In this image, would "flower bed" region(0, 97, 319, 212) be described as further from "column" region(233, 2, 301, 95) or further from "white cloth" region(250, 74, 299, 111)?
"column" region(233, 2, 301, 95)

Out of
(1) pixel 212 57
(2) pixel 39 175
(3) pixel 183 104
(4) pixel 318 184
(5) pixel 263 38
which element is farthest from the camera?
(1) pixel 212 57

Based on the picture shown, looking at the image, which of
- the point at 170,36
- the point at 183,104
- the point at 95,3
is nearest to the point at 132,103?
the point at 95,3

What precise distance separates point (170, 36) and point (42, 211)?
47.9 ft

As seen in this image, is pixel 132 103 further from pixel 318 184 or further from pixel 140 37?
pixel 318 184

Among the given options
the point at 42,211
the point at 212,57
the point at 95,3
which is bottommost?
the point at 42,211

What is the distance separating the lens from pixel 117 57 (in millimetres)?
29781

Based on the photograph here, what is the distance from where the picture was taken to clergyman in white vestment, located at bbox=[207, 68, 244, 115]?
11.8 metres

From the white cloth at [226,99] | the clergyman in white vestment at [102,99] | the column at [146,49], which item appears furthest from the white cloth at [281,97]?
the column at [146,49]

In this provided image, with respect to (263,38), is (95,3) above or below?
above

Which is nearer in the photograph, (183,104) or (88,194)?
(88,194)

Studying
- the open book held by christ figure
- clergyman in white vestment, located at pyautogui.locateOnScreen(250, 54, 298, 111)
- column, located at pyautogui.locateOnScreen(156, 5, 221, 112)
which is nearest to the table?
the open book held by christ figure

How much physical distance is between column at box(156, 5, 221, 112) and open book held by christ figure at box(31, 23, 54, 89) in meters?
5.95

_GOAL_
Print the complete listing again, exactly as it stands.

_RESPONSE TO THE TASK_
In this image, would "flower bed" region(0, 97, 319, 212) be described as further from "column" region(233, 2, 301, 95) or further from "white cloth" region(250, 74, 299, 111)?
"column" region(233, 2, 301, 95)

Out of
(1) pixel 212 57
(2) pixel 39 175
(3) pixel 183 104
(4) pixel 318 184
(5) pixel 263 38
which element is farthest from the camera?
(1) pixel 212 57

Based on the picture shown, looking at the image, which of
- the point at 170,36
- the point at 183,104
- the point at 95,3
is nearest to the point at 132,103?
the point at 95,3

What precise distance separates point (170, 36) and point (42, 211)?
47.9 ft

As seen in this image, is pixel 132 103 further from pixel 318 184 or further from pixel 140 37?
pixel 318 184

Among the given options
the point at 42,211
the point at 212,57
the point at 95,3
which is bottommost?
the point at 42,211

What is the distance separating the lens from pixel 117 57 (in millimetres)?
29781

Based on the photograph here, what is the distance from where the picture was taken to clergyman in white vestment, located at bbox=[207, 68, 244, 115]?
11.8 metres

From the white cloth at [226,99] | the clergyman in white vestment at [102,99] | the column at [146,49], which item appears furthest from the white cloth at [281,97]?
the column at [146,49]

In this provided image, with respect to (263,38), is (95,3) above or below?
above

Which is nearer in the photograph, (183,104) or (88,194)?
(88,194)

Studying
- the open book held by christ figure
- clergyman in white vestment, located at pyautogui.locateOnScreen(250, 54, 298, 111)
- column, located at pyautogui.locateOnScreen(156, 5, 221, 112)
which is nearest to the table?
the open book held by christ figure

How much physical distance is between column at box(156, 5, 221, 112) and open book held by christ figure at box(31, 23, 54, 89) in meters?
5.95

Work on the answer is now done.